On occasion, reporters will interview subjects who request they not be recorded. But that is incredibly rare. My experience—and I have been doing interviews for more than 35 years—is that people want to be recorded so they are quoted accurately and so there is a record in case they feel they were misquoted. I asked Mix if she would have allowed the interview to be recorded, had she been asked. She said yes.

Jacon-Duffy clearly wanted to quote Mix accurately, which is why she was recording. But all she had to do was put her recording device on the table, turn it on and start the conversation. That was why hiding the recorder was so baffling—because it was so unnecessary. It was an incredible lapse in judgment.

But let’s remember a few things. First, she is a student. Students are here to learn. They are going to make mistakes and, ideally, learn from those mistakes. (From time to time, as if anyone needs a reminder, faculty and staff make mistakes too.) This will be a learning experience that sticks with her forever.

That said, the experience should end quietly, rather than dog her, when she graduates next month and begins her career, which is in a non-journalism-related field.

Think of all the political leaders—Bill Clinton, David Vitter and Mark Sanford, to name just three—who have committed ethical violations far more egregious than this. Of those, two are still in office, and Clinton’s approval rating is 55 percent—the same as the pope’s.

They are adults. Jacon-Duffy is still in her formative stages.

My take is Jacon-Duffy made a student mistake, then compounded it with an unfortunate attempt at a joke. For the long-term good of the paper, though, the staff should have accepted her resignation.

“Please also know: I love The Collegian staff,” she said in her email. “I love the editors, I love the young reporters and I am proud of all of them every day. These are all great journalists and do a lot for our campus. I hope that they will continue to be treated with the utmost respect.”

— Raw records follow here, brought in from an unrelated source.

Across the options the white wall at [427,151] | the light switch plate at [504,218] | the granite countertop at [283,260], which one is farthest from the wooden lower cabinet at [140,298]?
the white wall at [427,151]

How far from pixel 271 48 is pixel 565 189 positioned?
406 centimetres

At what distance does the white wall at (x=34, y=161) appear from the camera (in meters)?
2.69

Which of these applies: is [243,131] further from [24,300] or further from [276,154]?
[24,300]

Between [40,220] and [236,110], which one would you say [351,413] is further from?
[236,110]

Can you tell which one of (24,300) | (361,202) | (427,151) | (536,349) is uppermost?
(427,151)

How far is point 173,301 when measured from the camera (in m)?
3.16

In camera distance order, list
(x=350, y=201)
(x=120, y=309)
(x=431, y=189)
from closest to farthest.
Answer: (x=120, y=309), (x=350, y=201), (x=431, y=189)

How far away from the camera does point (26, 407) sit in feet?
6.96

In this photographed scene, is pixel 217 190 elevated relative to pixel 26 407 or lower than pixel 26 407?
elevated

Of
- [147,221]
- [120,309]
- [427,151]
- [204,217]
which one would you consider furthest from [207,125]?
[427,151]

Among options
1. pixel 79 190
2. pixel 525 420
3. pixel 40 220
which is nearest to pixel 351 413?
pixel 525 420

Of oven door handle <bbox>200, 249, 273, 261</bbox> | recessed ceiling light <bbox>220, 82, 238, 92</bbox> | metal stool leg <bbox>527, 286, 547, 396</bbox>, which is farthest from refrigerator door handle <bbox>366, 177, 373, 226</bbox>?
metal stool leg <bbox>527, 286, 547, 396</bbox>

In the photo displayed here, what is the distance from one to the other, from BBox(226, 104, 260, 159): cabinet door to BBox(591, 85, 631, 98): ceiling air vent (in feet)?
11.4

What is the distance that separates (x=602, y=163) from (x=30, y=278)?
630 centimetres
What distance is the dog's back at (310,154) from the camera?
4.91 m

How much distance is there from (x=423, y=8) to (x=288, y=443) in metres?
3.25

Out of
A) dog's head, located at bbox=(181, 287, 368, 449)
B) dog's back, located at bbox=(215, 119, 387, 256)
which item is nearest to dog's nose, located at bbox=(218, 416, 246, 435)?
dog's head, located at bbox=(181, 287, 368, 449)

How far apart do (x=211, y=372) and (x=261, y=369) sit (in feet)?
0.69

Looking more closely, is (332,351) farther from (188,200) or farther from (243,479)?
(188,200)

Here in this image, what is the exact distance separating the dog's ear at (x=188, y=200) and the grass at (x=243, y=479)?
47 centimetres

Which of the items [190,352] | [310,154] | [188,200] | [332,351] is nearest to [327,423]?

I hope so too. I want Collegian reporters to be seen as honorable and fair—which I think they are—and I want faculty, staff and students to be willing to talk to The Collegian and feel that they will be treated fairly. If this incident does no long-term damage, then the staff will have made the right decision.

Ultimately, what happened in this case should serve as a teachable moment for all concerned—the students running The Collegian, certainly, but, really, for everyone. And the lesson is simple: How you conduct yourself matters, always.